Thats not actually how vision in sports work. If you look at research on "quiet eye" an athletes performance absolutely improves when they are able to focus for longer on the ball. If the ball disappears, then performance decreases as focused gaze is broken.
This explains why there's been an arms race of shady serves and trying to hide the ball with your head for as long as possible amongst pro players. The science says that it messes with your ability to judge. If it didn't confer a benefit as you say, then players wouldn't be doing it so much.
Even if players sometimes can judge serves properly with the ball hidden, that doesn't mean the receiver is not at an disadvantage. Your brain having to compute the ball path and register the reappearance of the ball behind some dude's head carries a mental load which could be applied for other focus tasks. Eye tracking is king, and can't be substituted with mental maps. We all know this when we dump a shot into the net when we fail to look the ball into our racket.
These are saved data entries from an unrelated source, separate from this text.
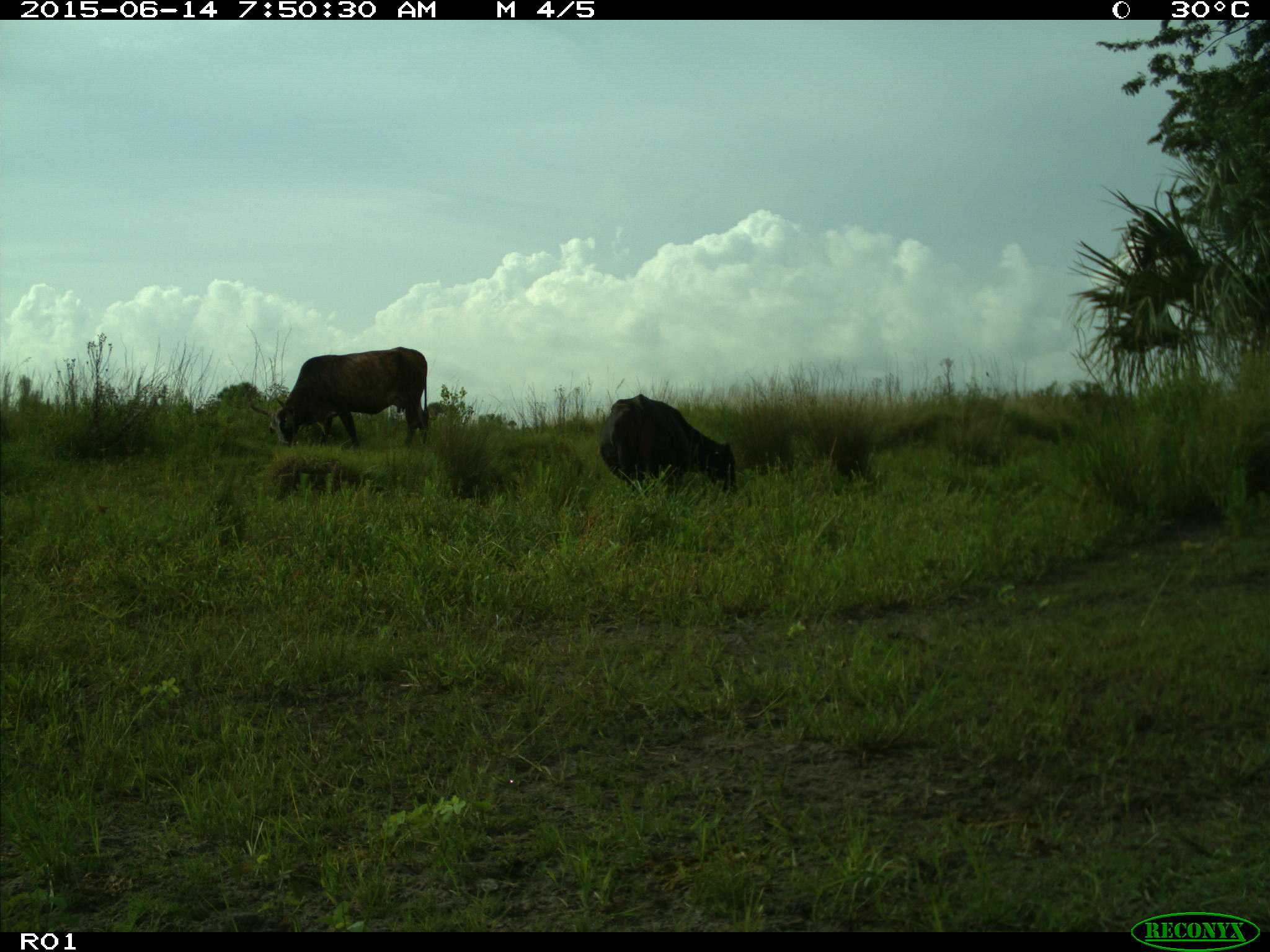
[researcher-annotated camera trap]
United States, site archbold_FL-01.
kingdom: Animalia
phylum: Chordata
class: Mammalia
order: Artiodactyla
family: Bovidae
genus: Bos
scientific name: Bos taurus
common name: domestic cow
The weight of scientific evidence goes against the framework you provided. But with statistics moving forward we can probably get hard numbers to confirm one side or the other. If you're right, then known ball hiders should have the same amount of service win percentage in TTR events as they did last year with poor enforcement. I'd bet on that figure being lower.
While I do accept that it can have some effect, the "quiet eye" phenomenon isn't exactly the case here though and ties in with another point that I've made in the past.
For one, the "quiet eye" applies to hand-eye coordination, which would apply to the server at the point of contact, and the receiver only a bit later when he's about to making contact. The timing is close enough though that there can be some minor effects, specifically affecting your ability to judge the service based on the ball itself. However, this leads to the second point.
The second point is that services are primarily judged based on the server's racket (direction of brush, contact point, contact speed, etc.) and less based on the ball. I've made the point before that one of the reasons hook serves are more difficult to read is because the racket is oftentimes behind the body until right before contact. Top players manage to use the same trick to hide their pendulum service swings as well by keeping their body bent and arm raised (e.g. WCQ and to a lesser extent ML). This IMO is where the "quiet eye" phenomenon really matters.
@Tony's Table Tennis I wonder if the pros you're referring to is actually more affected by the hidden racket path rather than the hidden ball path when they're playing against players who would obscure the ball path. After all, the racket movement is more important for judging a service and it has far more variability than the ball path. What players do to obscure the ball path, e.g. turning their body and bending down with their head close to net height can also obscure the racket for longer than the ball.